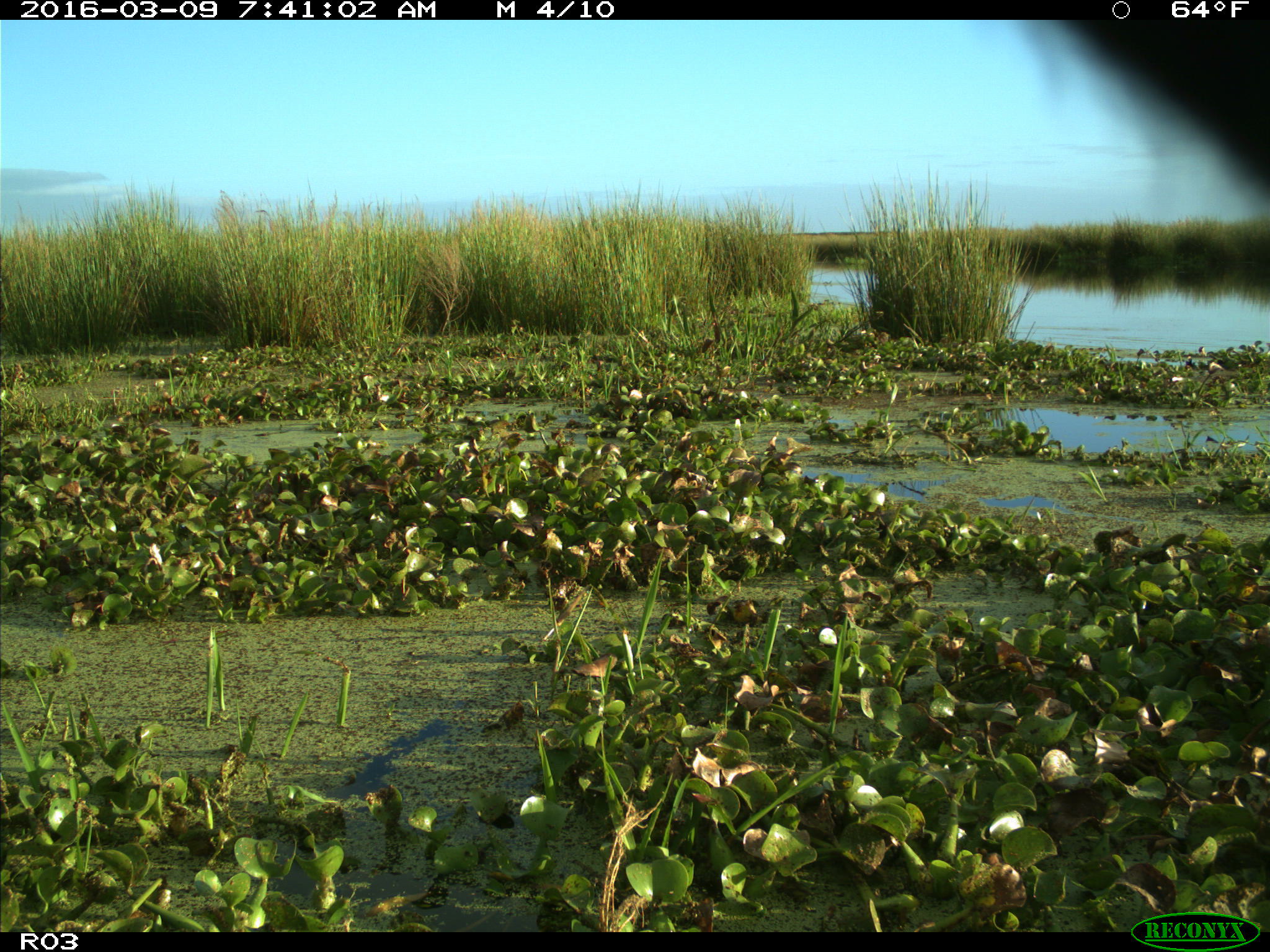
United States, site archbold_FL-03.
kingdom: Animalia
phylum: Chordata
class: Mammalia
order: Artiodactyla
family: Bovidae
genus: Bos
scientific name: Bos taurus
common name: domestic cow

········

_What to produce_. Please retype the listing exactly, leaving out any images.

_Reply to the task_.
United States, site archbold_FL-03.
kingdom: Animalia
phylum: Chordata
class: Mammalia
order: Artiodactyla
family: Bovidae
genus: Bos
scientific name: Bos taurus
common name: domestic cow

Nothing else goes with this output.